**To do:** Pick up the forum thread about P&S, Leviton, and Hubbell wiring devices and keep it going from its last line.

**Provided passage:**
....
I have installed P&S, Leviton, and Hubbell devices, and as far as build quality goes, I don't really care. I do like that Levitons are still made in the USA however, so we try to lean towards them whenever we can. Hubbell moved overseas a couple of years ago, and the build quality is nothing like it used to be. The older Hubbell stuff is incredibly well built, and all my father and grandfather used to install for years, spec grade only, but cost cutting has unfortunately taken its toll on the build quality of damn near everything.


----------



## CanadianSparky (May 10, 2011)

MDShunk said:


> I would like Hubbel HomeSelect more if their plates were actually flat.
> 
> I like P&S best for resi. The plates have a generous "dish area" to account for any installation problems and still look nice. I think their GFCI's are top-notch.
....
[Dataset entries]
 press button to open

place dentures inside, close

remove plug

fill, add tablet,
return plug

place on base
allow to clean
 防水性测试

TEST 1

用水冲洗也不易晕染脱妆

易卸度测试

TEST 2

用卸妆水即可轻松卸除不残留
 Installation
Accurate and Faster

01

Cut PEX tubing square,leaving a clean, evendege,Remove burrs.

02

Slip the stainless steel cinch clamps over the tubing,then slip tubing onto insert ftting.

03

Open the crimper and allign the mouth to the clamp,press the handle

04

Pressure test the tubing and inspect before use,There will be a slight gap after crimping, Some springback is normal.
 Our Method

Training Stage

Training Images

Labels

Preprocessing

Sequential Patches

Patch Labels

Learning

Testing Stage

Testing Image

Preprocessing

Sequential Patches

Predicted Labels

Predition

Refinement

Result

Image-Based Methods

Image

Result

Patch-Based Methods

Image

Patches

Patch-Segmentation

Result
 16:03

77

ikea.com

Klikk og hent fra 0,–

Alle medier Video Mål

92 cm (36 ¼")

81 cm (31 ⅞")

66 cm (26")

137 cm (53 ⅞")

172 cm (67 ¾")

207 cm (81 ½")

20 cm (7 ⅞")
....
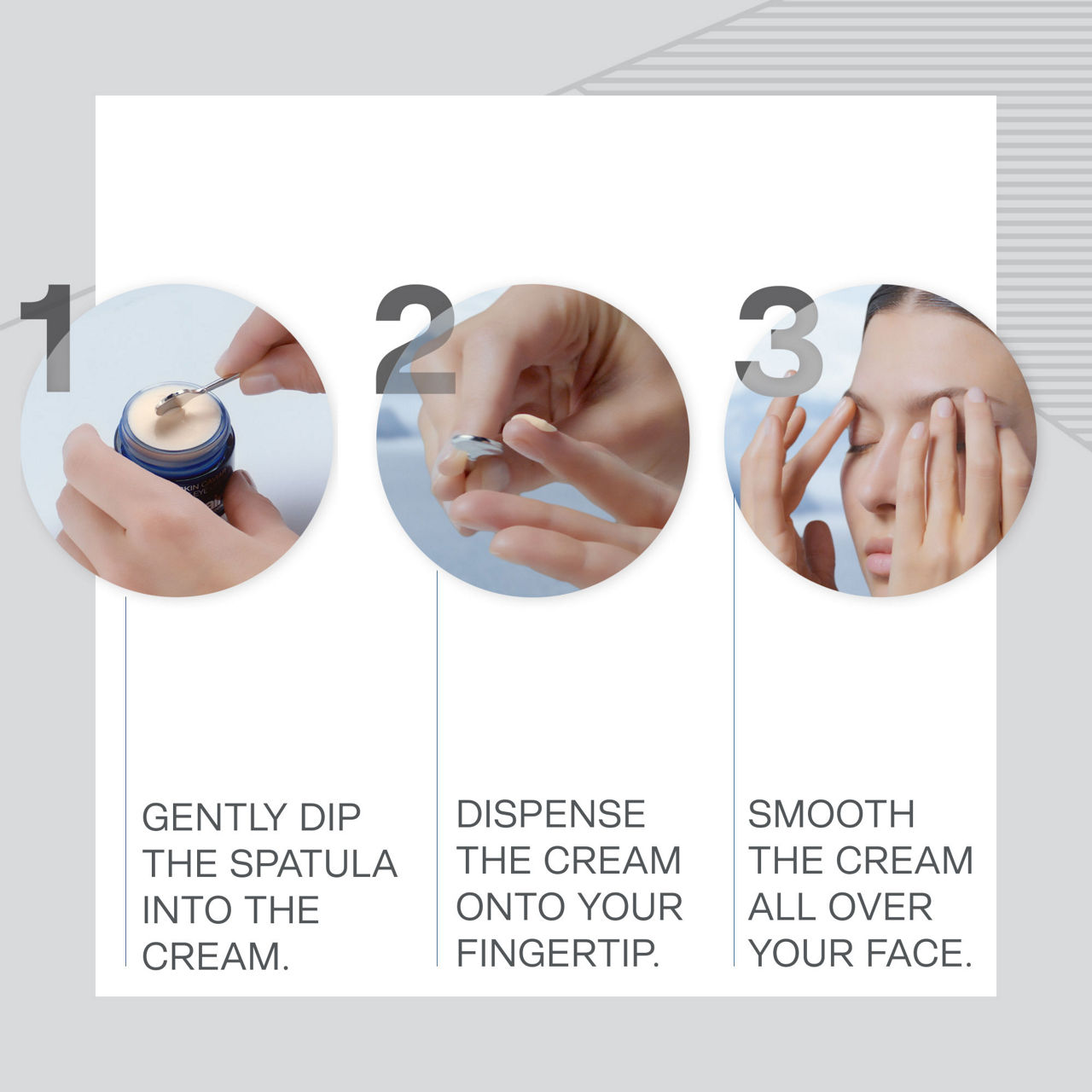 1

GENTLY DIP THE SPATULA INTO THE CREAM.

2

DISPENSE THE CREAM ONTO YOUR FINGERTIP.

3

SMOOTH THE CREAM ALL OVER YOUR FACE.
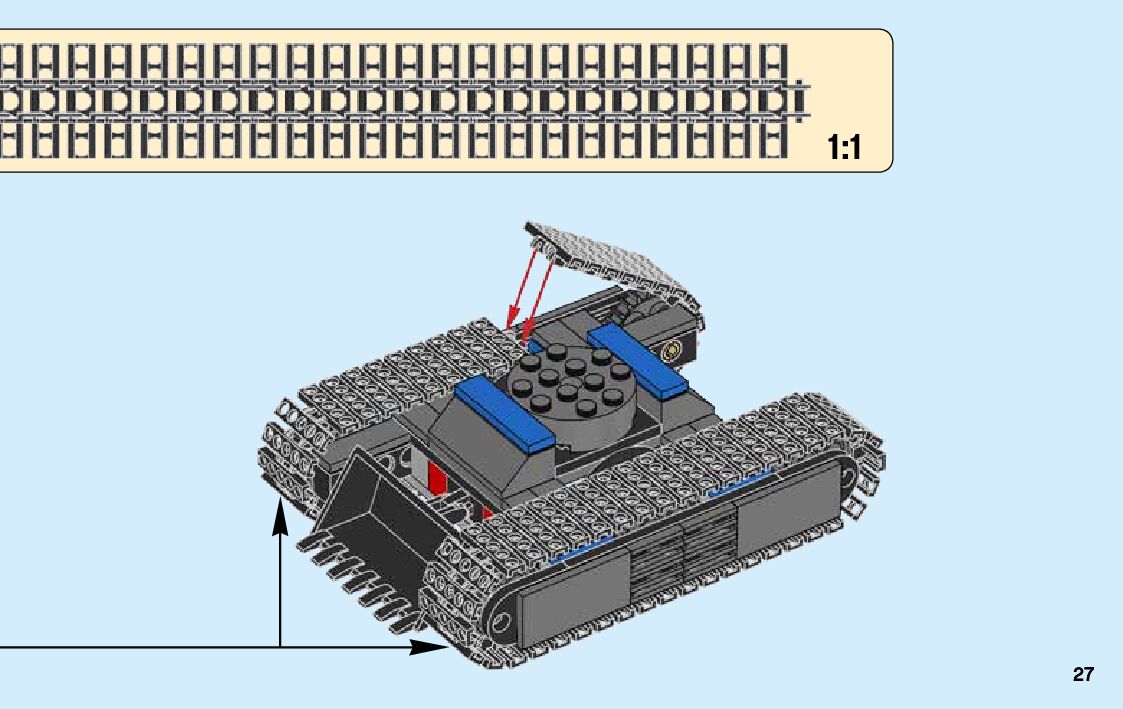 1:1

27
....
**Task answer:**
> 
> In non-dwelling work, I still use a lot of P&S. If I need to step up, it's Hubbell's regular line.


I agree they are pretty small. I find that P&S plates "black" real easy from finger tip oils.


----------



## John (Jan 22, 2007)

480sparky said:


> Ditto





19kilosparky984 said:


> P&S because Leviton is cheap crap





BBQ said:


> Make it 3


Make it 4:whistling2:


----------



## MarkyMark (Jan 31, 2009)

Bbsound said:


> P&S because we have a blanket account for them at one of our supply houses.


Same here. Quality wise they are six of one, half dozen of another IMO.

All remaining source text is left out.